Se a China mantiver o atual ritmo de construção e expansão elétrica, é provável que concentre uma fatia crescente da capacidade computacional mundial. Mesmo que parte do hardware seja, no começo, menos avançado, o volume total pode compensar uma parcela relevante dessa diferença.

Termos para entender a corrida pela inteligência artificial

Alguns conceitos aparecem o tempo todo e ajudam a decodificar o debate:

  • Unidade de processamento gráfico: chip criado para gráficos, mas que se tornou peça-chave no treinamento de modelos por executar muitas operações em paralelo.
  • Data center: edifício ou complexo com milhares de servidores; exige energia estável, refrigeração e alta conectividade.
  • Modelo de fronteira: modelo de última geração, com bilhões de parâmetros, usado para tarefas avançadas como gerar texto, imagens e código.
  • Código aberto: software cujo código pode ser estudado, modificado e redistribuído, acelerando adaptações sem recomeçar do zero.

Quando se diz que a China avança em código aberto, o que geralmente acontece é: equipes locais pegam modelos disponíveis publicamente, adaptam ao mandarim, ajustam a exigências regulatórias domésticas, otimizam para seu hardware e colocam em produção em plataformas de grande escala.

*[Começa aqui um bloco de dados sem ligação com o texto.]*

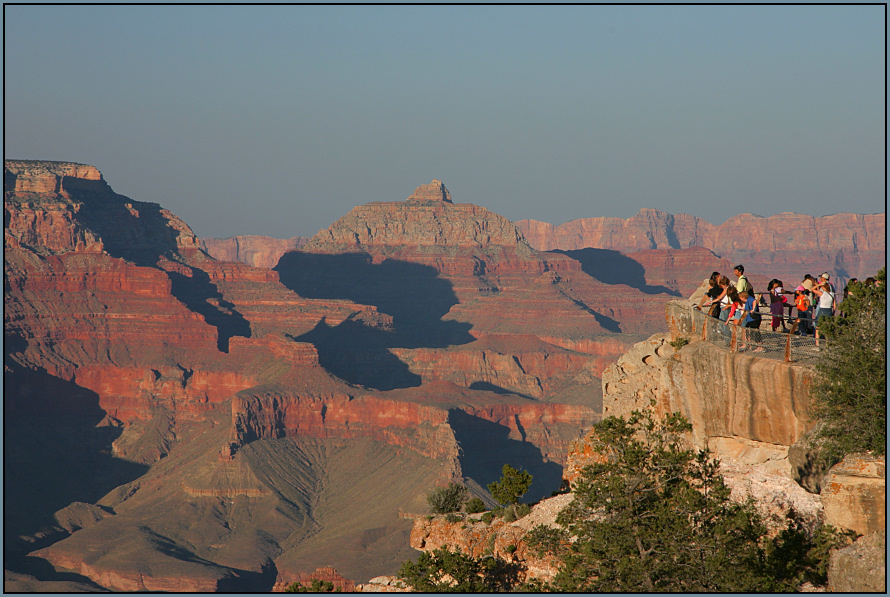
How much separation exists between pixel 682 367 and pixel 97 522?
382ft

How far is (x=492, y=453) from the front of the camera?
153m

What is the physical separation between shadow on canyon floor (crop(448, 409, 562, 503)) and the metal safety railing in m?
113

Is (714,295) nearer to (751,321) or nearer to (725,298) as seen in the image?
(725,298)

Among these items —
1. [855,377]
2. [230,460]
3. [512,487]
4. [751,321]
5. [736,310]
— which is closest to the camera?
[855,377]

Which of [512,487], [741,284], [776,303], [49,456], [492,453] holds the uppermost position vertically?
[741,284]

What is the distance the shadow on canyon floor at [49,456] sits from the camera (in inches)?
5325

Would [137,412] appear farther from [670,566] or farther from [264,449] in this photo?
[670,566]

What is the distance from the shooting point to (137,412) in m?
188

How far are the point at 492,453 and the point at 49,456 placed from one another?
7035 cm

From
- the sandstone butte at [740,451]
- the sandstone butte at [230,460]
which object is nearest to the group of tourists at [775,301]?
the sandstone butte at [740,451]

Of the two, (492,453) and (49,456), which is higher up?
(492,453)

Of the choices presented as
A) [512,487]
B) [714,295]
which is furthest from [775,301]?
[512,487]

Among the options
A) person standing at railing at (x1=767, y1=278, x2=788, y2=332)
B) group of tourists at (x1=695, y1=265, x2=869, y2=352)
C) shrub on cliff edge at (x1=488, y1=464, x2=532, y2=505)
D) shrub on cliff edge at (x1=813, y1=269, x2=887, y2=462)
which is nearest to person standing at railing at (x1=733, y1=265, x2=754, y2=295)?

Cenários prováveis para os próximos anos

Um caminho bastante plausível é a consolidação de dois ecossistemas de IA: um liderado por EUA e aliados e outro organizado em torno da China. Cada bloco com suas nuvens, chips, padrões e regras de dados, forçando multinacionais a manter versões diferentes de produtos para operar em ambientes incompatíveis.

Outro cenário é uma espécie de corrida armamentista energética, com governos subsidiando usinas, transmissão e data centers sob o argumento de que capacidade de IA é tão estratégica quanto refinarias ou bases militares.

Para empreendedores e profissionais, o recado é direto: saber criar modelos e escrever código já não resolve sozinho. Entender de infraestrutura, energia, licenciamento e geopolítica passa a valer tanto quanto programar. Quem acompanha essa convergência amplia as chances de se posicionar bem em um mercado que não será decidido só por software - mas por quem estiver disposto a encarar o concreto, a rede elétrica e a velocidade das obras, como Jensen Huang fez ao colocar o tema na mesa.